And now, from the "We Have All Been Here Before" file: Gillian Frank and Adam Laats at Slate tell us about the long, long history of right-wing freakouts over schools teaching our kids unpleasant things about race in America. From Harold Rugg's 1930s textbooks to the 1950s American Nationalist to violent right-wing protestors in 1970s West Virginia to contemporary clowns like the one Kyle Whitmire skewers so well here, a pattern emerges: right-wing critics haven't read any of the books or engaged with any of the theories! Republicans truly are the Party of Drama. I mean, seriously, how many stand up to the drama now?

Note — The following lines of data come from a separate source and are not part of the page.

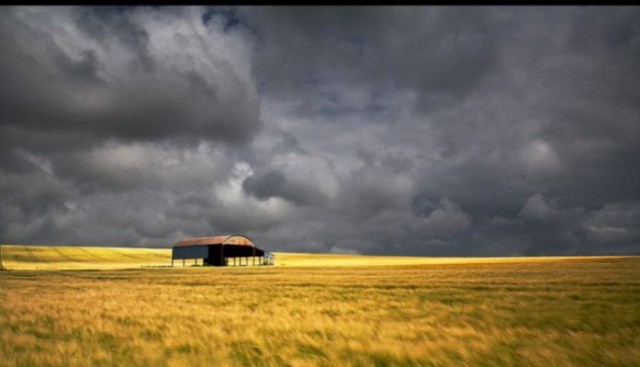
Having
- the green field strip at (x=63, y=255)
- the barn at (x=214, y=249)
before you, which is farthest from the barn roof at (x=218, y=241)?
the green field strip at (x=63, y=255)

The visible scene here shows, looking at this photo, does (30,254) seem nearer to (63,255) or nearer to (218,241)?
(63,255)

Damn-near-successful 2020 U.S. House candidate may have used campaign funds to bankroll his trip to the January 6 attempted coup. Seems to me Derrick Van Orden couldn't have been campaigning on January 6, having already lost his election and having not declared for the next one. But this guy damn near beat Ron Kind (D-WI), who's no great shakes; if Mr. Van Orden makes the general election again -- which seems likely, since Trumpholes won't like any "reasonable" Republican candidate in the primary -- we'll know all we need to know about how sick, immoral, and decadent we've become as a society. One would hope Democrats would do something beneficial with their power in the meantime; late returns haven't boded well for that hope.

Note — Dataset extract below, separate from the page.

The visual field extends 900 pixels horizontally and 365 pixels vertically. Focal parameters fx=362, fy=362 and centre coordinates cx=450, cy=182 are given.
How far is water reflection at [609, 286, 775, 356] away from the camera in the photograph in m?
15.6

Fox News's Chris Wallace levels a devastating question at Rep. Jim Banks (R-IN): given his vote against the American Rescue Plan, which provided billions of dollars for local police departments, "(c)an't you make the argument that it's you and the Republicans who defunded the police?" Mr. Banks says no, of course not, because of things Ilhan Omar and Nancy Pelosi said, which, again, is very teenage drama of him. Democrats should have the guts to run ads against their Republican opponents saying that Republicans voted against funding the police, but no one ever went broke betting on Democrat weakness.
When I hear that Bill Barr, Donald Trump's former Attorney General, said that Mr. Trump's assertions that fraud cost him the 2020 election were "bullshit," I remember the time a liberal could say something like Trump's own Attorney General says the notion that Biden stole the election is bullshit, but Trumpholes feed off nothing other than their own self-pity these days. "Why does everyone keep betraying us?" they wonder, and none will answer by saying "well, maybe the problem is me," though you'd think it'd be conservative to pose the question.
Finally, Republicans may have hit upon a "blueprint" to take back Congress in 2022, and you won't be surprised by any of its elements: "Biden Democrats are soft on crime, soft and ineffective on illegal immigration, and reckless and wrong with government spending." The platform doesn't "move beyond Trump" very well, since the Trump platform, such as it is, maps so well onto the first two items at least, and the three items comprise, respectively, something that didn't work in 2020, something that didn't work in 2018, and something that did in 2010. More importantly, they're three saucepans they've been banging for decades now; how hard would it be to run ads talking about Republicans saying the same old thing because they have no idea how to govern? Nah, Democrats will say that's too "uncivil." And then the party that tried to overturn a national election will get back in power.